Seminggu ini, saya menyempatkan waktu untuk membaca berbagai email yang terkirim. Lomba ini telah ‘memaksa’ saya untuk kembali belajar bagaina mengorganisir satu gerakan di dunia maya. Saya juga rutin membaca semua tulisan yang hendak diikutkan lomba. Saya mengamini kalimat Thomas Friedman dalam buku “The World is Flat”, bahwa dunia telah menjadi datar. Apa yang terjadi di satu tempat bisa menimbulkan kekhawatiran dan keresahan di tempat lain. Batasan kian mengabur. Suara perlawanan bisa datang dari mana saja.

Dahulu, suara perlawanan hanya dilakukan melalui demontrasi dan aksi bakar ban. Demonstrasi yang niatnya untuk menggugah publik itu seringkali justru jauh dari simpati publik.
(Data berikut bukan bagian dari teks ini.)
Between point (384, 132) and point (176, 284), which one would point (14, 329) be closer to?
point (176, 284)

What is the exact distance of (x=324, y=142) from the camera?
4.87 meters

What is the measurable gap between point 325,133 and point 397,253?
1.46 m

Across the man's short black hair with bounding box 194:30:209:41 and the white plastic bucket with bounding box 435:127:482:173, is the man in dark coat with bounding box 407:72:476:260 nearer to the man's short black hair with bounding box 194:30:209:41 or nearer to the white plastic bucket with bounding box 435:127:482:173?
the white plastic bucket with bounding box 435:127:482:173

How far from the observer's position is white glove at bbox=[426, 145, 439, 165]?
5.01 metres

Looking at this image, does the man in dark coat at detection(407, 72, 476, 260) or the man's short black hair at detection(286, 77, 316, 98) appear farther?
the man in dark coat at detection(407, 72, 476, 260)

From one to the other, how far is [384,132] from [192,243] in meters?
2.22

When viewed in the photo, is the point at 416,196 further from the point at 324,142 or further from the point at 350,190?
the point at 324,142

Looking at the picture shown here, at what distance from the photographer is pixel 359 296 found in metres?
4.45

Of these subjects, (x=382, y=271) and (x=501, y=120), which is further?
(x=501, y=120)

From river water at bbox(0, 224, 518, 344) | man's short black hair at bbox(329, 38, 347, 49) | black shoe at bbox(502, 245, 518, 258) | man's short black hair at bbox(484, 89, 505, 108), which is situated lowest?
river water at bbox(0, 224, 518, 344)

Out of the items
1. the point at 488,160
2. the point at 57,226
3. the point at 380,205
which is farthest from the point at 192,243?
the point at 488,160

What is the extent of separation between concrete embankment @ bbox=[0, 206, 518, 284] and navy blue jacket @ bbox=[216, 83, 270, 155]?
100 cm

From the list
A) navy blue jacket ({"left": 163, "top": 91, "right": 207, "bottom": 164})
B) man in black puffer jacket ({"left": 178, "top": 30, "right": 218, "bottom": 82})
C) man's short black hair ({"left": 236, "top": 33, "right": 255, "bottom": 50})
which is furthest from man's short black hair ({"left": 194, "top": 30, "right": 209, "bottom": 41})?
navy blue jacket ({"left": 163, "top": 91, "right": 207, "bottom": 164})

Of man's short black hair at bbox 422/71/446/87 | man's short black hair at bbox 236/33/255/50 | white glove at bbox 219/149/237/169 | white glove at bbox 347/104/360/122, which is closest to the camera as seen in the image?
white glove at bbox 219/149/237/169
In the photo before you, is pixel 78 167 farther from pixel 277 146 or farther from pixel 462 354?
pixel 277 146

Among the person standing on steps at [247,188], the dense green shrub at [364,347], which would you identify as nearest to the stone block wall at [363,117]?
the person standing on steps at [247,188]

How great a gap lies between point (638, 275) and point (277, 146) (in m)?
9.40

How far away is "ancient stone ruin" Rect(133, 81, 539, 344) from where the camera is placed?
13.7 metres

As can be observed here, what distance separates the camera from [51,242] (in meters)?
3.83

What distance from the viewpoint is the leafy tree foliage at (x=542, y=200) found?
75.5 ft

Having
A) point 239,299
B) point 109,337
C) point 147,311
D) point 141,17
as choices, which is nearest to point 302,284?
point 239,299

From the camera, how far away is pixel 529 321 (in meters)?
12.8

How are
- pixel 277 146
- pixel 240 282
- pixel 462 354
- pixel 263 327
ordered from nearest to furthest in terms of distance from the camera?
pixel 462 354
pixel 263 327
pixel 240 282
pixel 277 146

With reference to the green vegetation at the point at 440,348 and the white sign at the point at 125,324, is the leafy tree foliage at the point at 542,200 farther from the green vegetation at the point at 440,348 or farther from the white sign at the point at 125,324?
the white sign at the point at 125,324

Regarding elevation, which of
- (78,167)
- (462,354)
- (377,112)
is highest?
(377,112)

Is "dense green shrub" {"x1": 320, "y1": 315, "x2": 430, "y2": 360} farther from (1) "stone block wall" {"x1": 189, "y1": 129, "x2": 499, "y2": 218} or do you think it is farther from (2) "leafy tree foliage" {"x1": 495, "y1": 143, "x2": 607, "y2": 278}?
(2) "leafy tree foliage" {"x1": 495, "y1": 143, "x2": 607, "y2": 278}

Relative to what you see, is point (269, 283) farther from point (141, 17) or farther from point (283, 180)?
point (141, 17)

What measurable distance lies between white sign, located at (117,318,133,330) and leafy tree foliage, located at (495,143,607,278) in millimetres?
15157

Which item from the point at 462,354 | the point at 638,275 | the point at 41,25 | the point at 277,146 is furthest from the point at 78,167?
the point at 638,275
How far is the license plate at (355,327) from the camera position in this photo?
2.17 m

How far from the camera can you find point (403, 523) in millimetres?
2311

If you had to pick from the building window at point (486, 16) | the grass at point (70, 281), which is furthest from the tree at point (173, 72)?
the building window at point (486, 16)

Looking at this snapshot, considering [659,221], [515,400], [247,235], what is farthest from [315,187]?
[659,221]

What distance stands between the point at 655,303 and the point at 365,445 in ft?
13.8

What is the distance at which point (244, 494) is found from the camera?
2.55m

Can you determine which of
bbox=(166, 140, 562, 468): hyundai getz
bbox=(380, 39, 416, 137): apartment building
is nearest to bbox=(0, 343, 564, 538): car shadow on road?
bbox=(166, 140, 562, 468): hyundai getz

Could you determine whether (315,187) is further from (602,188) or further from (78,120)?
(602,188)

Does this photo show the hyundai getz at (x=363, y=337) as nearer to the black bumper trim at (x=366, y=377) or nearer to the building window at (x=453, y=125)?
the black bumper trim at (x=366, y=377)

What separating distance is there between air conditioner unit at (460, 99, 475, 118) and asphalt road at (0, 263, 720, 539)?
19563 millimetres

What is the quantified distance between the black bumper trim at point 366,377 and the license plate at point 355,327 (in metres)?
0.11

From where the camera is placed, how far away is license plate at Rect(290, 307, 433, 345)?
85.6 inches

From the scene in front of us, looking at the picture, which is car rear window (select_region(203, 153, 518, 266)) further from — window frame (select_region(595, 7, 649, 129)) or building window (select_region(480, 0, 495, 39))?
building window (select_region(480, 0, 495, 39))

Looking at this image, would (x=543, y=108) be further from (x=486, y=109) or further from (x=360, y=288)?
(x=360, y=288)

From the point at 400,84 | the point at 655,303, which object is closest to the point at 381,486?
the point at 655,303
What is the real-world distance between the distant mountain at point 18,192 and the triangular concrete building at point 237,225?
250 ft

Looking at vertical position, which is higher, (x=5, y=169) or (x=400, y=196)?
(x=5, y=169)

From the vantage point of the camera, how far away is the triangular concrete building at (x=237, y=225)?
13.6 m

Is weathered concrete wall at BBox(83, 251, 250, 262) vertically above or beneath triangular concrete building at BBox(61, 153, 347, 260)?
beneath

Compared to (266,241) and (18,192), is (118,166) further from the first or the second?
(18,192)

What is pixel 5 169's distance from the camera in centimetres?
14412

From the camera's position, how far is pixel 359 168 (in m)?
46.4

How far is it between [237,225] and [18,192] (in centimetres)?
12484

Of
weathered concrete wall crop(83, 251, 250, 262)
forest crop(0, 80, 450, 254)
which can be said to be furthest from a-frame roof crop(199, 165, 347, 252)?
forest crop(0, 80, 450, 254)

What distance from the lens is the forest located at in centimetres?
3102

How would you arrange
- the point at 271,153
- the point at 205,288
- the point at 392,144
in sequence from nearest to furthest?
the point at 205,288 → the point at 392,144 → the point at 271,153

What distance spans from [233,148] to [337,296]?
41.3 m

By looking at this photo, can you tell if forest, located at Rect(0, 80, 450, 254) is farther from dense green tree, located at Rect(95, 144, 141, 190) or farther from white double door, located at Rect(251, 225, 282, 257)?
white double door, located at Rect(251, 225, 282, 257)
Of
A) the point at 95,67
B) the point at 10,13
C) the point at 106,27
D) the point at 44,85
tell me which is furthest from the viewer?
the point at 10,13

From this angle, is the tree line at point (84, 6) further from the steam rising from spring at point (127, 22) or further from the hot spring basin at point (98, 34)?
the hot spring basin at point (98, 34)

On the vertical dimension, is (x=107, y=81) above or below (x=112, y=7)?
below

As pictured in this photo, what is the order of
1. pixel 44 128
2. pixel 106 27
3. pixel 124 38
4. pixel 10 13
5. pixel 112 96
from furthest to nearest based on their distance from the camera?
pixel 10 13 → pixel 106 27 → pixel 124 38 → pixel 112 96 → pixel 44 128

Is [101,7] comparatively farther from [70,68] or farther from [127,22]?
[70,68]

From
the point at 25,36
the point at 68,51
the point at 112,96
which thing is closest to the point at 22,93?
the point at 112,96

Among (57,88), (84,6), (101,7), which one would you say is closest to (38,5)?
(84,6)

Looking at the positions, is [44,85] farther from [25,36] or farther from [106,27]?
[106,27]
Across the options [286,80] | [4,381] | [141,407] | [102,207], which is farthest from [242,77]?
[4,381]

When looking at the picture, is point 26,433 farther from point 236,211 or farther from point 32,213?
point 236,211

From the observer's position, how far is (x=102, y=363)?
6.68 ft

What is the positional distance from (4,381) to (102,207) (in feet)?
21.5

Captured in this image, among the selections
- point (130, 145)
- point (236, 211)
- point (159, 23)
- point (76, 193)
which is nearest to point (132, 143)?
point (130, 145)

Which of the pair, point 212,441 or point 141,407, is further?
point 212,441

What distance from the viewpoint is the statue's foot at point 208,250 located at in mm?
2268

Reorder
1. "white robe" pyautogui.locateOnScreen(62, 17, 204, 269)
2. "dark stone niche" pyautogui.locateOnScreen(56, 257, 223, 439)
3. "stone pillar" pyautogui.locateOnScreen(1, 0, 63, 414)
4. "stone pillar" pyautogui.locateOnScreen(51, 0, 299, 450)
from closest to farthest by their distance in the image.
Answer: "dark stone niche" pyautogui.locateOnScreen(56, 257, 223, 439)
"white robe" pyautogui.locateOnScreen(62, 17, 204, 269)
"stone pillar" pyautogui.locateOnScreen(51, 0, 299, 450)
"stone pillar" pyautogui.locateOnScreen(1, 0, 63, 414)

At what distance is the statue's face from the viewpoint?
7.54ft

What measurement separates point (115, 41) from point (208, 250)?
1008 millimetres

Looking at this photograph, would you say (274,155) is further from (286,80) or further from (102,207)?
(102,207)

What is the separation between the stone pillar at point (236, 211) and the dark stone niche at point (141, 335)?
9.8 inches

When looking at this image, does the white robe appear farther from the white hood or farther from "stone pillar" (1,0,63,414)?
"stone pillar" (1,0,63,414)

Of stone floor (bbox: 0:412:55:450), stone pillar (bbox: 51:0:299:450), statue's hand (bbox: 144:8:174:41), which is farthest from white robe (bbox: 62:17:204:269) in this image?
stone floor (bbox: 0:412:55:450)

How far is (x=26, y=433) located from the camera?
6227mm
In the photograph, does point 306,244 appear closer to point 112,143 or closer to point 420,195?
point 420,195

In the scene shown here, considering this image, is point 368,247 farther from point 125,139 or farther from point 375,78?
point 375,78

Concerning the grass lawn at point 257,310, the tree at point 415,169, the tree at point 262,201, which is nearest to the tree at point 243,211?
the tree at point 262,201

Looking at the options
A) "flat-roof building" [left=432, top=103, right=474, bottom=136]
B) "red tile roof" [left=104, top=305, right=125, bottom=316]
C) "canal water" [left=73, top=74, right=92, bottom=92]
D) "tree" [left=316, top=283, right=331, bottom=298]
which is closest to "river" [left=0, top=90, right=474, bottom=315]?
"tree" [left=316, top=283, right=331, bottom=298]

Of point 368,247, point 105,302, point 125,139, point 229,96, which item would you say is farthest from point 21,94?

Yang muncul justru antipati publik disebabkan demonstrasi itu memacetkan jalanan, serta isu-isu yang diangkat sering tidak mengakar. Di kota Makassar, saya pernah membaca berita tentang tiga orang mahasiswa yang berdemonstrasi dan memacetkan jalan poros, hingga melumpuhkan jalan-jalan seluruh kota Makassar. Yang bikin saya jengkel adalah aksi itu adalah protes atas tender pengadaan barang di satu instansi pemerintah, yang katanya tidak transparan. Hah? Sejak kapan mahasiswa fokus pada tender pemerintah? Rupanya para mahasiswa itu disetir oleh kontraktor yang gagal mendapat tender.

Dunia tengah berkembang pesat. Perlawanan di era 3.0 menjadi semakin variatif. Dalam buku Small Acts of Resistance yang ditulis Steve Crawshaw dan John Jackson, saya menemukan begitu banyak variasi perlawanan yang tidak selalu bernuansa demonstrasi. Di Peru, aksi mencuci bendera bisa menggetarkan rakyat lalu melakukan revolusi, permainan sepakbola Didier Drogba bisa mengharu-biru Pantai Gading yang diguncang konflik, hingga kalimat petinju Muhammad Ali bisa menghempas warga Amerika untuk mempertanyakan ulang makna nasionalisme negara yang memaksa warganya untuk menempur warga belahan bumi lain.

Guys…. Jangan terkejut kala mengetahui gerakan emansipasi hak sipil dimulai dari perempuan bernama Rosa Parks yang menolak memberikan kursinya di bus pada tiga orang lelaki kulit putih. Mari pula beri ruang pada Malala, perempuan berusia 25 tahun yang pidatonya menggetarkan rezim otoriter yang selalu menebar teror. Bahkan gosip-gosip bisa menjatuhkan rezim yang memulai perang di Darfur, Sudan Selatan. Jangan terkejut kalau menemukan fakta jatuhnya rezim Slobodan Milosevic dimulai dari aksi mengutak-atik program photoshop, jatuhnya rezim Ferdinand Marcos berawal dari sejumlah perempuan yang menolak untuk mengubah suara pemilu, revolusi di dunia Arab dimulai dari aksi meneruskan pesan di twitter, aksi perempuan Serbia yang tetap berdandan seksi dengan lipstick merona demi menghentikan perang, hingga aksi menolak hubungan seks dari perempuan Sudan bisa menghentikan perang saudara selama 20 tahun. Hah? (untuk lebih jelasnya sikalan klik Penolakan Seks yang Memicu Revolusi).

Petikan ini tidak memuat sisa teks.